## FRAGMENTO SELECCIONADO
▬▬▬▬▬▬▬▬▬▬
En segundo lugar, la mayoría de estas obras servían a dichas féminas de aparato inspirador a la hora de incentivar devociones particulares y aumentar en todo lo posible la espiritualidad personal. De modo que tales representaciones, sus personajes e historias, iban a ser también el espejo donde mirarse ante la falta de oportunidades sociales y religiosas fuera del inmueble. Es decir, que se convirtió en el modelo perfecto de cara a experimentar en sus propias carnes, repetido en las formas y actitudes, todo el repertorio de sucesos maravillosos acaecidos a los grandes exponentes de la tradición cristiana, convirtiendo de paso al convento en un verdadero espacio del milagro. Tales utilidades, bien conocidas, iban a completarse con una tercera de más puntual consideración, aunque no por ello menos sustancial. Nos referimos a la contemplación e interacción con el testimonio artístico por mera recreación particular, entendida como vínculo que permitía a las religiosas alcanzar la captación y disfrute de la belleza en toda su esencia. Algo que, en principio, no les estaba reservado a su estado, pero que formó parte asimismo de su vida en calidad de aproximación al exterior y vía de escape a los continuos rigores.

Todo esto fue consustancial a los conventos femeninos de la Real Audiencia de Quito y, por supuesto, a la casa de las religiosas concepcionistas de Cuenca. Sus componentes actuaron ante las obras artísticas no solo como espectadoras, sino también como principales promotoras auspiciando el encargo y/o compra con una férrea adaptación a los temas y a la estética imperante del momento, sin obviar su papel ante una donación particular de familiares o personas conocidas. En otras ocasiones, y esta es la posibilidad que más nos interesa, las monjas desempeñaron el papel de autora y artista, tal como se demuestra en la pintura de la Virgen de la Merced objeto de estudio. De esta manera, y así fue común en los numerosos casos experimentados tanto en Hispanoamérica como en Europa, se cerraba un círculo donde se apostó por la economía de medios, la mejor comprensión y adaptación a los temas y, por qué no decirlo, propiciando el alejamiento de todo contacto con artistas laicos.

Artistas en la Real Audiencia de Quito

Aunque las historias de mujeres dentro de la historia del arte ecuatoriano ya dejaran de ser una novedad, es una realidad que aún queda mucho por descubrir e interpretar. Mantener el avance en el conocimiento en esta rama de estudio es una necesidad, pues falta incorporar la perspectiva de género, de forma transversal, a las investigaciones, los manuales y la docencia en la historia del arte ecuatoriano.
▬▬▬▬▬▬▬▬▬▬
[Algunas líneas]
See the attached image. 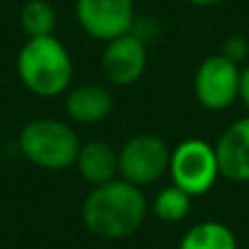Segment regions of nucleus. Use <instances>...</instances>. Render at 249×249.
Masks as SVG:
<instances>
[{"instance_id": "39448f33", "label": "nucleus", "mask_w": 249, "mask_h": 249, "mask_svg": "<svg viewBox=\"0 0 249 249\" xmlns=\"http://www.w3.org/2000/svg\"><path fill=\"white\" fill-rule=\"evenodd\" d=\"M168 162L171 151L162 138L153 133H138L118 151V175L121 179L142 188L168 173Z\"/></svg>"}, {"instance_id": "f257e3e1", "label": "nucleus", "mask_w": 249, "mask_h": 249, "mask_svg": "<svg viewBox=\"0 0 249 249\" xmlns=\"http://www.w3.org/2000/svg\"><path fill=\"white\" fill-rule=\"evenodd\" d=\"M81 219L90 234L99 238H127L144 223L146 199L138 186L124 179H112L92 188L81 206Z\"/></svg>"}, {"instance_id": "f3484780", "label": "nucleus", "mask_w": 249, "mask_h": 249, "mask_svg": "<svg viewBox=\"0 0 249 249\" xmlns=\"http://www.w3.org/2000/svg\"><path fill=\"white\" fill-rule=\"evenodd\" d=\"M186 2L195 4V7H212V4H219L223 0H186Z\"/></svg>"}, {"instance_id": "dca6fc26", "label": "nucleus", "mask_w": 249, "mask_h": 249, "mask_svg": "<svg viewBox=\"0 0 249 249\" xmlns=\"http://www.w3.org/2000/svg\"><path fill=\"white\" fill-rule=\"evenodd\" d=\"M238 99L245 103L249 109V64L241 68V77H238Z\"/></svg>"}, {"instance_id": "7ed1b4c3", "label": "nucleus", "mask_w": 249, "mask_h": 249, "mask_svg": "<svg viewBox=\"0 0 249 249\" xmlns=\"http://www.w3.org/2000/svg\"><path fill=\"white\" fill-rule=\"evenodd\" d=\"M18 144L31 164L46 171H64L74 166L81 142L70 124L55 118H35L22 127Z\"/></svg>"}, {"instance_id": "9b49d317", "label": "nucleus", "mask_w": 249, "mask_h": 249, "mask_svg": "<svg viewBox=\"0 0 249 249\" xmlns=\"http://www.w3.org/2000/svg\"><path fill=\"white\" fill-rule=\"evenodd\" d=\"M79 175L92 186H101L116 179L118 175V151L103 140H92L79 146L77 162Z\"/></svg>"}, {"instance_id": "1a4fd4ad", "label": "nucleus", "mask_w": 249, "mask_h": 249, "mask_svg": "<svg viewBox=\"0 0 249 249\" xmlns=\"http://www.w3.org/2000/svg\"><path fill=\"white\" fill-rule=\"evenodd\" d=\"M219 171L236 184L249 181V116L232 123L214 144Z\"/></svg>"}, {"instance_id": "6e6552de", "label": "nucleus", "mask_w": 249, "mask_h": 249, "mask_svg": "<svg viewBox=\"0 0 249 249\" xmlns=\"http://www.w3.org/2000/svg\"><path fill=\"white\" fill-rule=\"evenodd\" d=\"M101 70L114 86H131L146 70V42L136 33H127L105 44Z\"/></svg>"}, {"instance_id": "20e7f679", "label": "nucleus", "mask_w": 249, "mask_h": 249, "mask_svg": "<svg viewBox=\"0 0 249 249\" xmlns=\"http://www.w3.org/2000/svg\"><path fill=\"white\" fill-rule=\"evenodd\" d=\"M168 175L173 179V186L181 188L190 197L206 195L221 175L214 146L201 138L179 142L171 151Z\"/></svg>"}, {"instance_id": "4468645a", "label": "nucleus", "mask_w": 249, "mask_h": 249, "mask_svg": "<svg viewBox=\"0 0 249 249\" xmlns=\"http://www.w3.org/2000/svg\"><path fill=\"white\" fill-rule=\"evenodd\" d=\"M193 197L177 186H166L153 199V212L164 223H179L188 216Z\"/></svg>"}, {"instance_id": "ddd939ff", "label": "nucleus", "mask_w": 249, "mask_h": 249, "mask_svg": "<svg viewBox=\"0 0 249 249\" xmlns=\"http://www.w3.org/2000/svg\"><path fill=\"white\" fill-rule=\"evenodd\" d=\"M20 26L26 37H46L57 29V11L48 0H26L20 9Z\"/></svg>"}, {"instance_id": "423d86ee", "label": "nucleus", "mask_w": 249, "mask_h": 249, "mask_svg": "<svg viewBox=\"0 0 249 249\" xmlns=\"http://www.w3.org/2000/svg\"><path fill=\"white\" fill-rule=\"evenodd\" d=\"M241 66L223 55H210L195 72V94L201 107L210 112H223L238 99Z\"/></svg>"}, {"instance_id": "2eb2a0df", "label": "nucleus", "mask_w": 249, "mask_h": 249, "mask_svg": "<svg viewBox=\"0 0 249 249\" xmlns=\"http://www.w3.org/2000/svg\"><path fill=\"white\" fill-rule=\"evenodd\" d=\"M221 55H223L225 59L234 61L236 66H241L249 55V42L243 37V35H232V37H228L223 42V46H221Z\"/></svg>"}, {"instance_id": "9d476101", "label": "nucleus", "mask_w": 249, "mask_h": 249, "mask_svg": "<svg viewBox=\"0 0 249 249\" xmlns=\"http://www.w3.org/2000/svg\"><path fill=\"white\" fill-rule=\"evenodd\" d=\"M114 109V96L107 88L88 83L68 92L66 96V114L70 121L79 124L103 123Z\"/></svg>"}, {"instance_id": "0eeeda50", "label": "nucleus", "mask_w": 249, "mask_h": 249, "mask_svg": "<svg viewBox=\"0 0 249 249\" xmlns=\"http://www.w3.org/2000/svg\"><path fill=\"white\" fill-rule=\"evenodd\" d=\"M77 20L90 37L107 44L133 31V0H77Z\"/></svg>"}, {"instance_id": "f8f14e48", "label": "nucleus", "mask_w": 249, "mask_h": 249, "mask_svg": "<svg viewBox=\"0 0 249 249\" xmlns=\"http://www.w3.org/2000/svg\"><path fill=\"white\" fill-rule=\"evenodd\" d=\"M179 249H238V243L225 223L201 221L181 236Z\"/></svg>"}, {"instance_id": "f03ea898", "label": "nucleus", "mask_w": 249, "mask_h": 249, "mask_svg": "<svg viewBox=\"0 0 249 249\" xmlns=\"http://www.w3.org/2000/svg\"><path fill=\"white\" fill-rule=\"evenodd\" d=\"M18 77L26 90L42 99L59 96L72 86V57L55 35L29 37L18 53Z\"/></svg>"}]
</instances>
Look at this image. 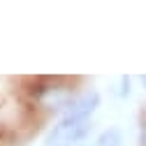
▬▬▬▬▬▬▬▬▬▬
## TAREAS DEL EJERCICIO
1) Según el fragmento seleccionado, ¿qué pintura demuestra que las monjas desempeñaron el papel de autora y artista?
2) Resume el fragmento seleccionado en dos oraciones.
3) Enumera los ámbitos de la historia del arte ecuatoriano en los que, según el fragmento seleccionado, falta incorporar la perspectiva de género.

## RESULTADOS DEL EJERCICIO
1) La pintura de la Virgen de la Merced.

2) Las obras artísticas servían a las religiosas para fomentar devociones y espiritualidad, como modelo para revivir los sucesos maravillosos de la tradición cristiana y como medio para disfrutar de la belleza. En los conventos femeninos de la Real Audiencia de Quito, como el de las concepcionistas de Cuenca, las monjas fueron espectadoras y promotoras de obras, y en ocasiones sus autoras, como muestra la pintura de la Virgen de la Merced.

3) Las investigaciones, los manuales y la docencia.